Political Volatility Boosts European ETFs

Shanny Basar

May was the second strongest month for Tradeweb’s European-listed exchange-traded fund platform since its launch in 2012 as fund flows showed a heavy turnover and rotation during the month.

Tradeweb Markets, which provides electronic trading for fixed income, derivatives and ETFs, said in an email that May was the second strongest month on record for its European-listed ETF marketplace since it launched in October 2012, with total traded volume of €22.4bn ($26bn).

Adriano Pace, head of equities (Europe) at Tradeweb, said in a statement: “As the month drew to a close, platform activity accelerated amid heightened market volatility driven by political developments in Italy and Spain. More than €6bn was executed in the last three days of May alone, which translates into 27% of the entire monthly flow.”

Detlef Glow, head of EMEA research at Thomson Reuters Lipper, said in his latest Monday Morning Memo that net inflows last month led to  assets under management in European ETFs increasing to €663.7bn. Glow said the increase of €11.8bn from April was driven by both the performance of the underlying markets and net sales of €1.5bn. Equities had the strongest inflows in May last month, reversing the outflows in the previous month.

Glow added: “This flow pattern drove the overall net flows up to €21.9bn for the year 2018 so far.”

He noted that as the European ETF market is highly concentrated, it was surprising that only three of the ten largest promoters by assets under management were among the ten top sellers for May.

“Europe’s largest ETF promoter – BlackRock’s iShares – wasn’t on the list of the ten best selling promoters for the month,” said Glow.

UBS ETF was the best selling ETF promoter in Europe for May with €3.4bn, more than three times second-placed Deutsche Bank’s Xtrackers with €0.7bn and then Invesco with €0.2 bn.

“The flow pattern at the fund level indicated that there was a lot of turnover and rotation during May, but it also showed the concentration of the European ETF industry even better than the statistics at the promoter or classification level,” Glow said. “It was surprising that only three of the ten best selling funds for May were promoted by iShares.”

BlackRock said in a report, Four big trends to drive ETF growth, that the European ETF market has “massive” growth potential. “Total ETF assets are less than one-quarter of those in the US and began this year with about 16% of global market share,” added the report.

However MiFID II, the European Union regulations which went live this year, require financial advisors to disclose all upfront and ongoing fees to clients in order to increase transparency.

“In the years ahead, BlackRock expects to see new demand for lower-cost index products that will bring adoption of ETFs into advisory portfolios for the first time,” said the report. “Increased scrutiny on product suitability also will likely drive adoption of model ETF portfolios in Europe.”

MiFID II also makes ETF trading more transparent. Approximately two-thirds of ETF trading in the region takes place off exchanges but MiFID II introduces mandatory trade reporting for ETFs for the first time. As a result the number of reported ETF trades has more than doubled this year said BlackRock.

The fund manager continued that Europe’s ETF market is approaching a scale that may attract global investors, especially those using Ucits ETFs.

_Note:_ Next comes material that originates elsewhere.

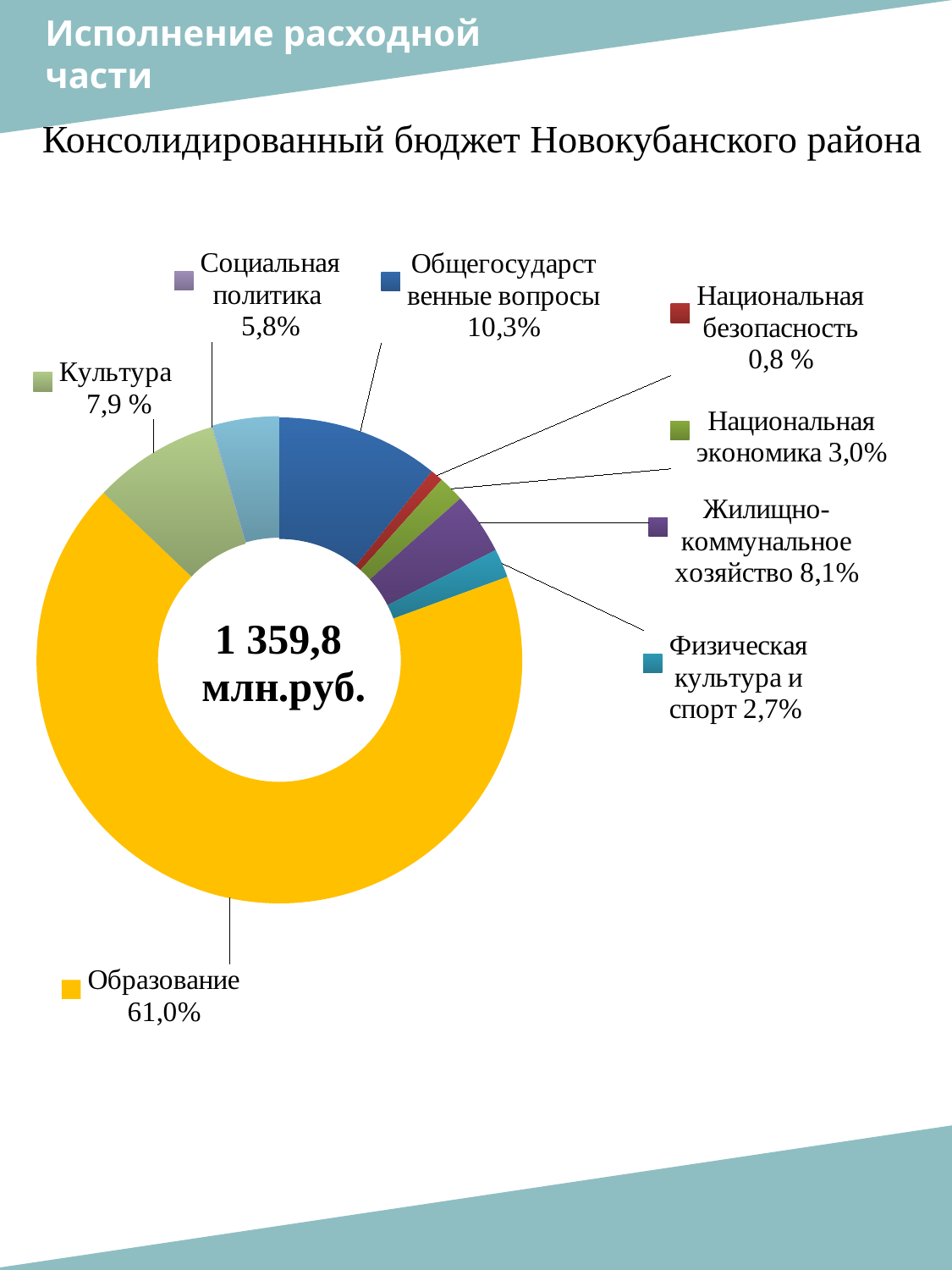
What is the difference in percentage points between Общегосударственные вопросы and Жилищно-коммунальное хозяйство? 2,2 What share of the chart does Образование account for? 61,0% Which share is larger: Культура or Социальная политика? Культура What share is shown for Общегосударственные вопросы? 10,3% What share is shown for Жилищно-коммунальное хозяйство? 8,1% Which category has the largest share of the chart? Образование What kind of chart is shown on the slide? Doughnut (pie) chart How many categories are shown in the chart? 8 Which category has the smallest share of the chart? Национальная безопасность What is the title printed above the chart? Консолидированный бюджет Новокубанского района What total value is printed in the centre of the chart? 1 359,8 млн.руб.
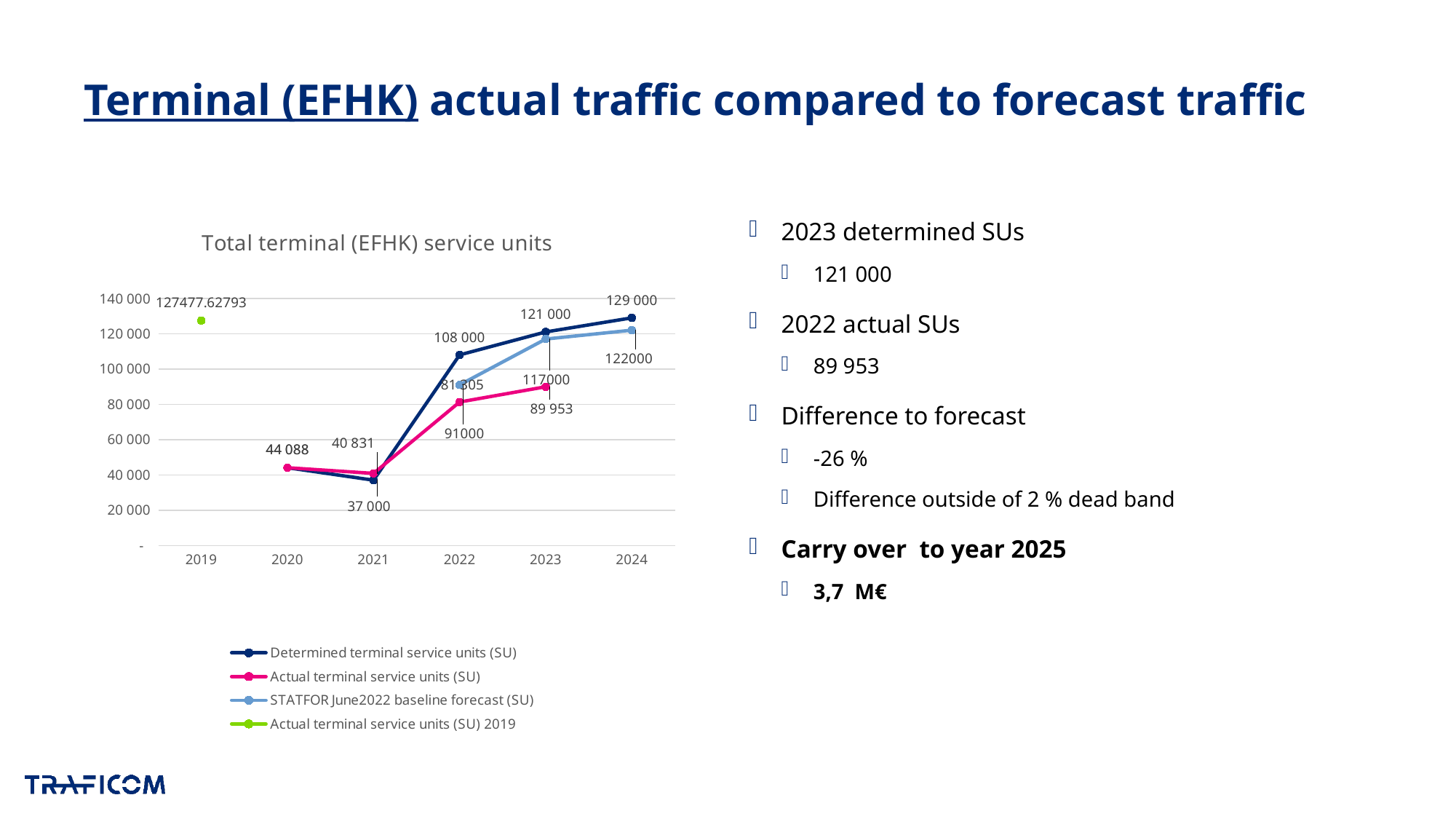
What is the STATFOR June2022 baseline forecast (SU) value for 2024? 122000 What kind of chart is shown on the slide? line chart What is the value of Actual terminal service units (SU) 2019? 127477.62793 How many years are shown on the x axis? 6 What is the value of Determined terminal service units (SU) for 2023? 121 000 What is the difference between the Determined terminal service units and the Actual terminal service units in 2023? 31 047 In which year is the Determined terminal service units (SU) series at its highest? 2024 In 2022, which is larger: the Determined terminal service units or the STATFOR June2022 baseline forecast? Determined terminal service units (SU) What is the value of Determined terminal service units (SU) for 2021? 37 000 How many series does the chart legend list? 4 What is the value of Actual terminal service units (SU) for 2022? 81 305 What is the title of the chart? Total terminal (EFHK) service units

“Units ETFs offer a cross-border standard of disclosure and investor protection preferred by some European investors as well as those outside of Europe,” said Blackrock. “Investors outside Europe, most notably in Asia and Latin America, could adopt Ucits ETFs more rapidly as liquidity and transparency improve.”

Global assets invested in ETFs and ETPs broke through the $5 trillion milestone at the end of last month to reach $5.004 trillion according to ETFGI, an independent research and consultancy firm.

BlackRock’s report predicted that global ETF assets will reach more than $12 trillion by the end of 2023.

“Sweeping developments within the investment management industry are putting ETFs on course to potentially gather more assets over the next five years than in the previous 25 years combined,” said BlackRock.

The fund manager predicted that global ETF assets are poised to more than double to $12 trillion by the end of 2023 and possibly reach $25 trillion by the end of 2027.

“Recent investor behavior suggests that the money rotation out of traditional active funds will continue, presenting a significant opportunity for ETFs,” said BlackRock. “By one estimate, there was as much as $8 trillion in actively managed assets that effectively hugged their benchmarks in 2015. Future ETF assets may well be sourced, in part, from similar pools as investors seek more efficient means to obtain similar investment outcomes.”